**Extrait choisi:**

5 février [1850], mardi après-midi, 2 h. ½
Mme Montferrier sort de chez moi, mon amour, et elle veut que je dîne chez elle ce soir. J’ai voulu lui résister d’aborda mais j’ai cru voir que cela la désobligeait et j’ai promis d’y aller. Mlle Heinefetter et sa sœur [1] doivent chanter chez elle ce soir, il y aura probablement du monde ce qui me contrarie à cause de la monotonie de ma toilette. Cependant j’irai puisque ma marquise l’exige, mais j’aimerais mieux le petit comité et surtout par-dessus tout je voudrais que cela ne me fasse pas perdre une seule chance d’être avec toi. Elle désire inviter tous les Vilain [2] à dîner pour dimanche prochain, et moi par contre coup. Pour me laisser plus de temps pour te voir ils ne dîneront qu’à six heures. C’est beaucoup de complaisance de leur part mais cela ne m’empêchera pas de sacrifier une heure et demieb peut-être de mon pauvre bonheur pour leur être agréable. J’ai bien envie de refuser. J’espère que les Vilain trouveront quelque empêchement pour n’y pas aller, ce qui m’épargnera l’ennui et la désobligeance d’un refus. Maintenant je ne sais plus auquel entendre, on se m’arrache. C’est dommage que je ne puisse pas mettre mon cœur à la place de mon estomac et faire un Dieu de mon ventre. À ce compte-là j’y trouverais mon profit. Mais dans l’état où je suis pour le moment cela ne me satisfait pas le moins du monde et je n’en regrette que plus vivement le temps où je n’entendais que ta douce voix, où je ne voyais que toi et où je ne mangeais qu’avec toi.

**Données fournies:**
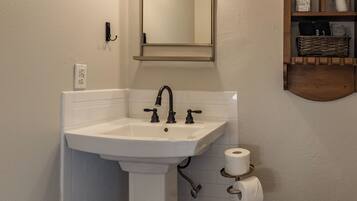 A bathroom with a white sink, a mirror, a toilet, and a shelf with toiletries.
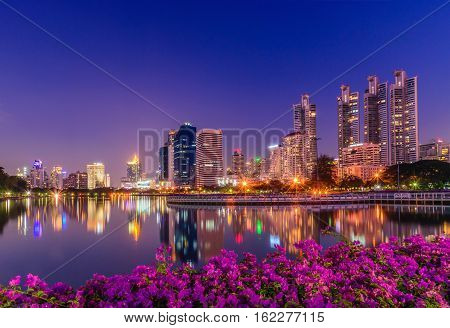 Cityscape image of Benchakitti Park at twilight time in Bangkok Thailand.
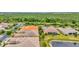 Aerial view of the community showcasing lush greenery, serene ponds, and well-maintained homes with tiled roofs at 4949 Marble Springs Cir, Wimauma, FL 33598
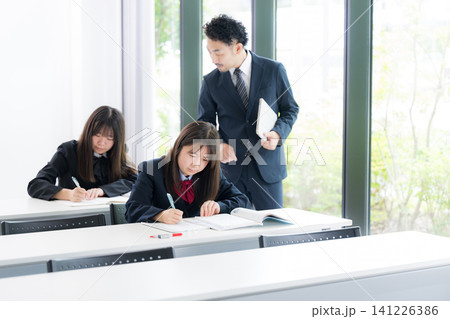 塾や学校の教室で個別指導を行う教師と勉強に取り組む日本人女子中学生や女子高校生イメージ 個別や集団塾 塾や学校の教室で個別指導を行う教師と勉強に取り組む日本人女子中学生や女子高校生イメージ 個別や集団塾 141226386
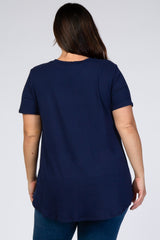 back view of a woman wearing a navy blue short sleeve t-shirt and blue jeans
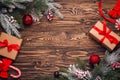 Christmas background with gift boxes in craft paper with red ribbon, Christmas decorations, spruce twigs on rustic dark wooden Royalty Free Stock Photo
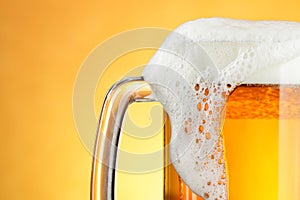 Beer mug with froth photo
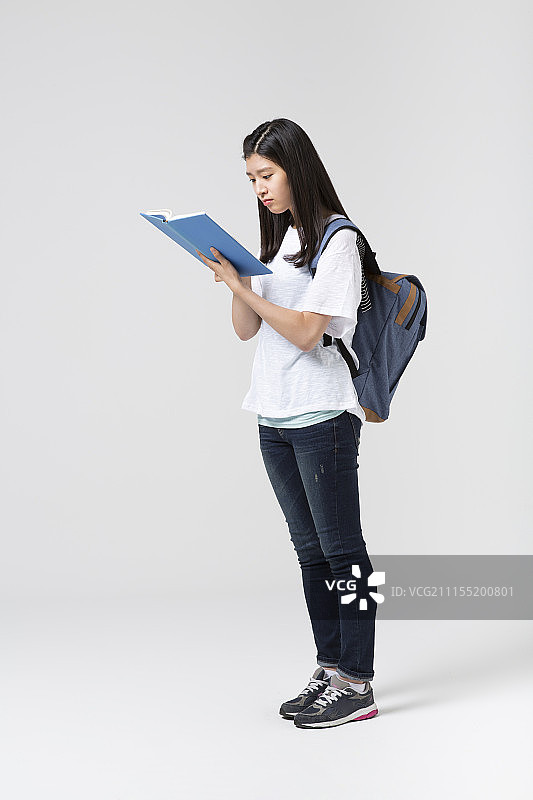 背着书包读书的少女摄影图片素材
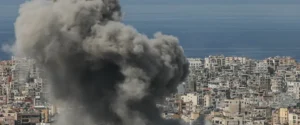 A large plume of smoke rises over a densely packed urban area near the sea, indicating a significant event or incident.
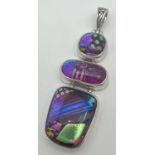 A large silver and foil art glass pendant with pierced work bale. Pendant set with 3 pieces of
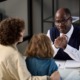 How Cuyahoga County picks attorneys to represent children: middle-aged black man with glasses talks seriously to mother and child across desk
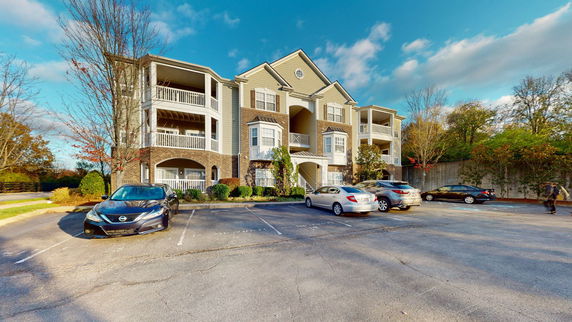Front view of a three-story apartment building with balconies.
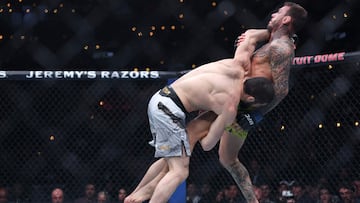 INGLEWOOD, CALIFORNIA - JANUARY 18: Islam Makhachev of Russia takes down Renato Moicano of Brazil in a lightweight title fight during UFC 311 at Intuit Dome on January 18, 2025 in Inglewood, California. Harry How/Getty Images/AFP (Photo by Harry How / GETTY IMAGES NORTH AMERICA / Getty Images via AFP)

**Tâches à faire:**
**1.** D'après l'extrait choisi, qui doit chanter ce soir chez Mme Montferrier ?
**2.** Recopiez, dans les données fournies, les lignes qui vont du début jusqu'à celle qui contient « Aerial view of », cette dernière comprise. Laissez les images de côté.

**Réponses:**
**1.** Mlle Heinefetter et sa sœur.

**2.**
 A bathroom with a white sink, a mirror, a toilet, and a shelf with toiletries.
 Cityscape image of Benchakitti Park at twilight time in Bangkok Thailand.
 Aerial view of the community showcasing lush greenery, serene ponds, and well-maintained homes with tiled roofs at 4949 Marble Springs Cir, Wimauma, FL 33598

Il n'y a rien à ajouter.